##### Supplied material

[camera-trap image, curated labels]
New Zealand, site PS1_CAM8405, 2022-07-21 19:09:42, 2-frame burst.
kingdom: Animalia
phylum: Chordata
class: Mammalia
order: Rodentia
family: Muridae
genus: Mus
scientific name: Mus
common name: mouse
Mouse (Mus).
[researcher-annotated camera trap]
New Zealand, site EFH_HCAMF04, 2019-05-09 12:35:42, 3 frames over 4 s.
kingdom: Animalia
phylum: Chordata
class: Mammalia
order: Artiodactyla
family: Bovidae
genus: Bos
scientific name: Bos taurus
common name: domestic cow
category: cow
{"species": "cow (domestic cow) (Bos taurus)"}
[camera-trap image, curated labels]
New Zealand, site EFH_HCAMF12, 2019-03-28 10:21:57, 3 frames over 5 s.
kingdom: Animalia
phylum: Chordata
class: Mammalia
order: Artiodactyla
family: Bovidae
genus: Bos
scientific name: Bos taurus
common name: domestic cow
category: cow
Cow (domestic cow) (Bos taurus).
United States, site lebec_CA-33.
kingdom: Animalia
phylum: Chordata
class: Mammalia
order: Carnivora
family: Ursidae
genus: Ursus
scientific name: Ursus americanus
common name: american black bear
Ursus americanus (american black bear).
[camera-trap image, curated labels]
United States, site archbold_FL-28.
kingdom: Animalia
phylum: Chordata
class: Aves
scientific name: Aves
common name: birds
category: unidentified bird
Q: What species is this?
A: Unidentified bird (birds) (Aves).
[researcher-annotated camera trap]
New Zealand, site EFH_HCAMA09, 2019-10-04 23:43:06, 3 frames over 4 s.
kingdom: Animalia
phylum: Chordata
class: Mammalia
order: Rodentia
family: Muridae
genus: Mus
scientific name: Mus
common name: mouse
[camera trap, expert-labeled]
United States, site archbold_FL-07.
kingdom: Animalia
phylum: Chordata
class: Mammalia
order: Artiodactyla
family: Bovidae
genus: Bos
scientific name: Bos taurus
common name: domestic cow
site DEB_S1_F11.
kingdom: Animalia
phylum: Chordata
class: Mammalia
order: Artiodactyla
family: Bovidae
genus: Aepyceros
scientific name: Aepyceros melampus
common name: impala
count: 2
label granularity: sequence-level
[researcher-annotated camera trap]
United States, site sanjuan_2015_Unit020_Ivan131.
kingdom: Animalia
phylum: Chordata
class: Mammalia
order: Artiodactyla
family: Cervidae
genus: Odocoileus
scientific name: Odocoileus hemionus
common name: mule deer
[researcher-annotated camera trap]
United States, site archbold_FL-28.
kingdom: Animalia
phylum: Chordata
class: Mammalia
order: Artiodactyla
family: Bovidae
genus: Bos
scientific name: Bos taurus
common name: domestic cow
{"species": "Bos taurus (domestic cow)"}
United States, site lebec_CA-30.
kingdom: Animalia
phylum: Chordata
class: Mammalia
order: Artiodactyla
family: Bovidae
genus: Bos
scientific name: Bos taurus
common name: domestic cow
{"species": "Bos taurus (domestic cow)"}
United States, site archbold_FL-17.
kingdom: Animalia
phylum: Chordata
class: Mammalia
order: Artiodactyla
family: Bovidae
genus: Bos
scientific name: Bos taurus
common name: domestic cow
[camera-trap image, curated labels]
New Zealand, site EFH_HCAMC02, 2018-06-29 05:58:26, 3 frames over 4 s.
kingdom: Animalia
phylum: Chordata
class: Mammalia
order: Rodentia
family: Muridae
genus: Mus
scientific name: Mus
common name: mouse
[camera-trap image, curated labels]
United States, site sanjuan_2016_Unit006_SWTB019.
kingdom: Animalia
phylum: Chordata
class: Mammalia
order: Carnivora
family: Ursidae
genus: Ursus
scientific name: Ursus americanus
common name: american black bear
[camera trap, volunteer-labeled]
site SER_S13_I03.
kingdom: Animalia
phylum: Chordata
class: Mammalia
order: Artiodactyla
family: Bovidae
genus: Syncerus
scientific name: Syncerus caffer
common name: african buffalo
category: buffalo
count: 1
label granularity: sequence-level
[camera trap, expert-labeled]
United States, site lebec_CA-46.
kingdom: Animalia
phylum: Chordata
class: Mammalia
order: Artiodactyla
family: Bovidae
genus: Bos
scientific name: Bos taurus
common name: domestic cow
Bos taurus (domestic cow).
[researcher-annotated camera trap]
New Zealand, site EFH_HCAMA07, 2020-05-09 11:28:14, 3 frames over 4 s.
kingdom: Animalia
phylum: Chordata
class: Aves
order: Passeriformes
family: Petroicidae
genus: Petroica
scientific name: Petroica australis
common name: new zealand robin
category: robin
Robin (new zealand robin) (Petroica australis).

##########

» Task statement: Once more, give all the records exactly as they were written.

» Solution for this problem:
[camera-trap image, curated labels]
New Zealand, site PS1_CAM8405, 2022-07-21 19:09:42, 2-frame burst.
kingdom: Animalia
phylum: Chordata
class: Mammalia
order: Rodentia
family: Muridae
genus: Mus
scientific name: Mus
common name: mouse
Mouse (Mus).
[researcher-annotated camera trap]
New Zealand, site EFH_HCAMF04, 2019-05-09 12:35:42, 3 frames over 4 s.
kingdom: Animalia
phylum: Chordata
class: Mammalia
order: Artiodactyla
family: Bovidae
genus: Bos
scientific name: Bos taurus
common name: domestic cow
category: cow
{"species": "cow (domestic cow) (Bos taurus)"}
[camera-trap image, curated labels]
New Zealand, site EFH_HCAMF12, 2019-03-28 10:21:57, 3 frames over 5 s.
kingdom: Animalia
phylum: Chordata
class: Mammalia
order: Artiodactyla
family: Bovidae
genus: Bos
scientific name: Bos taurus
common name: domestic cow
category: cow
Cow (domestic cow) (Bos taurus).
United States, site lebec_CA-33.
kingdom: Animalia
phylum: Chordata
class: Mammalia
order: Carnivora
family: Ursidae
genus: Ursus
scientific name: Ursus americanus
common name: american black bear
Ursus americanus (american black bear).
[camera-trap image, curated labels]
United States, site archbold_FL-28.
kingdom: Animalia
phylum: Chordata
class: Aves
scientific name: Aves
common name: birds
category: unidentified bird
Q: What species is this?
A: Unidentified bird (birds) (Aves).
[researcher-annotated camera trap]
New Zealand, site EFH_HCAMA09, 2019-10-04 23:43:06, 3 frames over 4 s.
kingdom: Animalia
phylum: Chordata
class: Mammalia
order: Rodentia
family: Muridae
genus: Mus
scientific name: Mus
common name: mouse
[camera trap, expert-labeled]
United States, site archbold_FL-07.
kingdom: Animalia
phylum: Chordata
class: Mammalia
order: Artiodactyla
family: Bovidae
genus: Bos
scientific name: Bos taurus
common name: domestic cow
site DEB_S1_F11.
kingdom: Animalia
phylum: Chordata
class: Mammalia
order: Artiodactyla
family: Bovidae
genus: Aepyceros
scientific name: Aepyceros melampus
common name: impala
count: 2
label granularity: sequence-level
[researcher-annotated camera trap]
United States, site sanjuan_2015_Unit020_Ivan131.
kingdom: Animalia
phylum: Chordata
class: Mammalia
order: Artiodactyla
family: Cervidae
genus: Odocoileus
scientific name: Odocoileus hemionus
common name: mule deer
[researcher-annotated camera trap]
United States, site archbold_FL-28.
kingdom: Animalia
phylum: Chordata
class: Mammalia
order: Artiodactyla
family: Bovidae
genus: Bos
scientific name: Bos taurus
common name: domestic cow
{"species": "Bos taurus (domestic cow)"}
United States, site lebec_CA-30.
kingdom: Animalia
phylum: Chordata
class: Mammalia
order: Artiodactyla
family: Bovidae
genus: Bos
scientific name: Bos taurus
common name: domestic cow
{"species": "Bos taurus (domestic cow)"}
United States, site archbold_FL-17.
kingdom: Animalia
phylum: Chordata
class: Mammalia
order: Artiodactyla
family: Bovidae
genus: Bos
scientific name: Bos taurus
common name: domestic cow
[camera-trap image, curated labels]
New Zealand, site EFH_HCAMC02, 2018-06-29 05:58:26, 3 frames over 4 s.
kingdom: Animalia
phylum: Chordata
class: Mammalia
order: Rodentia
family: Muridae
genus: Mus
scientific name: Mus
common name: mouse
[camera-trap image, curated labels]
United States, site sanjuan_2016_Unit006_SWTB019.
kingdom: Animalia
phylum: Chordata
class: Mammalia
order: Carnivora
family: Ursidae
genus: Ursus
scientific name: Ursus americanus
common name: american black bear
[camera trap, volunteer-labeled]
site SER_S13_I03.
kingdom: Animalia
phylum: Chordata
class: Mammalia
order: Artiodactyla
family: Bovidae
genus: Syncerus
scientific name: Syncerus caffer
common name: african buffalo
category: buffalo
count: 1
label granularity: sequence-level
[camera trap, expert-labeled]
United States, site lebec_CA-46.
kingdom: Animalia
phylum: Chordata
class: Mammalia
order: Artiodactyla
family: Bovidae
genus: Bos
scientific name: Bos taurus
common name: domestic cow
Bos taurus (domestic cow).
[researcher-annotated camera trap]
New Zealand, site EFH_HCAMA07, 2020-05-09 11:28:14, 3 frames over 4 s.
kingdom: Animalia
phylum: Chordata
class: Aves
order: Passeriformes
family: Petroicidae
genus: Petroica
scientific name: Petroica australis
common name: new zealand robin
category: robin
Robin (new zealand robin) (Petroica australis).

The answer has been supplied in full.